### DOCUMENT PASSAGE

★ ★ ★

57 Community Engagement and Collaboration | CONTINUUM OF ENGAGEMENT

When considering the role of community in community-engaged research and other KMb efforts, it is common to present the various options as spectrums of involvement. For example, in this article Attygalle 31 presents a spectrum from more (Community Owned) to less (Community Informed) community involvement as well as associated benefits, risks, conditions, power, roles, ways of working, and methods of engagement.

Likewise, Rosa Gonzalez32 represents this continuum as one that ranges from no community engagement (i.e. marginalization) through to full community engagement (i.e. community ownership) and provides an associated spectrum of goals, activities, and other important considerations to facilitate equitable decision-making in this resource.

By comparison, in Chapter One of Principles of Engagement, ATSDR presents a model that moves from community outreach through to shared leadership, highlighting related levels of impact, trust, and communication flow.

★ ★ ★

### STORED ROWS
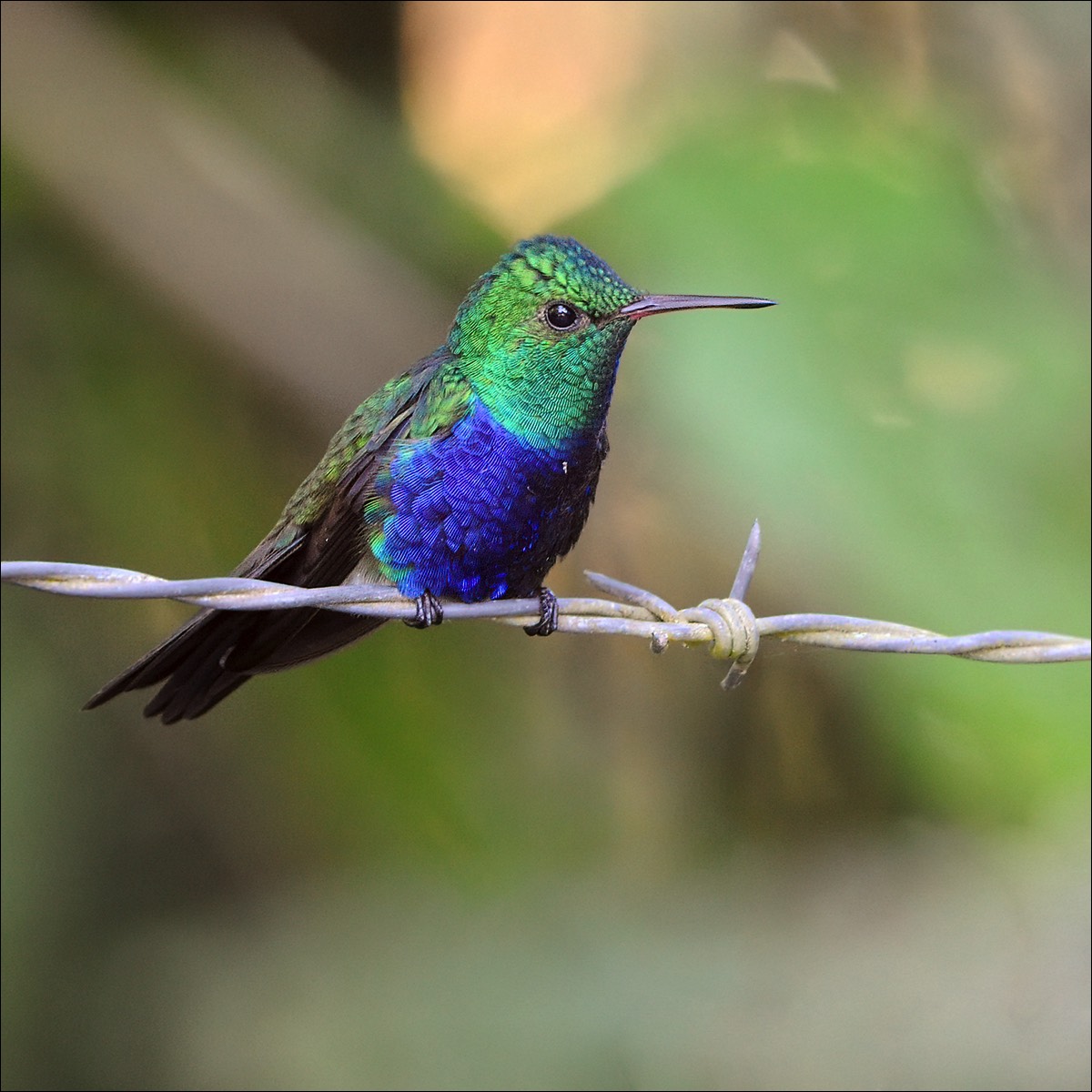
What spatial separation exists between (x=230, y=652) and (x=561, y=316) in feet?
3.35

★ ★ ★

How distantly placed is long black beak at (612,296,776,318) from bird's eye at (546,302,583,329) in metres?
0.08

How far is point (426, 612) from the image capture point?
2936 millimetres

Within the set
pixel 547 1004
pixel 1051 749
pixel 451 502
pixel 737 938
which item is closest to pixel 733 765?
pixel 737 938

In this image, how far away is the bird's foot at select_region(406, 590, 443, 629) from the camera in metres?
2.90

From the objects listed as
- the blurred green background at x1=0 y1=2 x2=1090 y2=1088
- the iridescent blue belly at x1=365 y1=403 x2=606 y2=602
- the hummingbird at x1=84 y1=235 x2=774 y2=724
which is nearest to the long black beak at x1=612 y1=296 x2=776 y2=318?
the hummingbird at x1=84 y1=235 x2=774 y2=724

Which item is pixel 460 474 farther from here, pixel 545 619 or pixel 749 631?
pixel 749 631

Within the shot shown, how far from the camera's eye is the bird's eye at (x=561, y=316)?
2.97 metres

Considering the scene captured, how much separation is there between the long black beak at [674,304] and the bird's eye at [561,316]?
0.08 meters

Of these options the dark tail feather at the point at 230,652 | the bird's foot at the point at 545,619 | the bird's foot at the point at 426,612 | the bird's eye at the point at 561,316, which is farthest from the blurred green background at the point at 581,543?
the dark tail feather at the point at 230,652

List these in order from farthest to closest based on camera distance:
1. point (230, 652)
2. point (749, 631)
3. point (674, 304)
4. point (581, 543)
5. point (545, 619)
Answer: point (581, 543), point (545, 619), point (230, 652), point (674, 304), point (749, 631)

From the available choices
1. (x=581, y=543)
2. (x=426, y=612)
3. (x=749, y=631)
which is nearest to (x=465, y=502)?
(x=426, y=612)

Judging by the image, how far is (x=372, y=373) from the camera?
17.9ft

★ ★ ★

### WHAT YOU WILL DO
1. Can you rewrite the paragraph beginning "Likewise, Rosa Gonzalez" in the continuum-of-engagement passage as a short list that keeps its main facts?
2. How would you sum up the continuum-of-engagement passage in two sentences?
3. Can you take the passage on the continuum of engagement further, starting after its final sentence?

### ANSWERS TO THE EXERCISE
1.
- Rosa Gonzalez also presents community engagement as a continuum.
- It ranges from no community engagement (marginalization) to full community engagement (community ownership).
- It provides a related spectrum of goals, activities, and other important considerations.
- Its aim is to facilitate equitable decision-making.

2. Community involvement in community-engaged research and other KMb efforts is commonly presented as a spectrum, as in Attygalle's range from Community Owned to Community Informed, with associated benefits, risks, power, roles, and methods of engagement. Rosa Gonzalez's continuum runs from marginalization to community ownership with goals and activities for equitable decision-making, while ATSDR's model moves from community outreach to shared leadership, highlighting impact, trust, and communication flow.

3.
Like other models in the area, these draw from the Spectrum of Public Participation developed by the International Association for Public Participation, also known as the IAP2 Spectrum of Public Participation, which distinguishes various goals of community engagement initiatives (i.e. from inform through to empower) and related levels of community authority (i.e. from less to more community involvement).

Before moving on, check out this video that provides a very brief summary of each of these five levels of engagement, which are framed in terms of levels of participation:


Levels of Participation from Lynne Cazaly on Vimeo.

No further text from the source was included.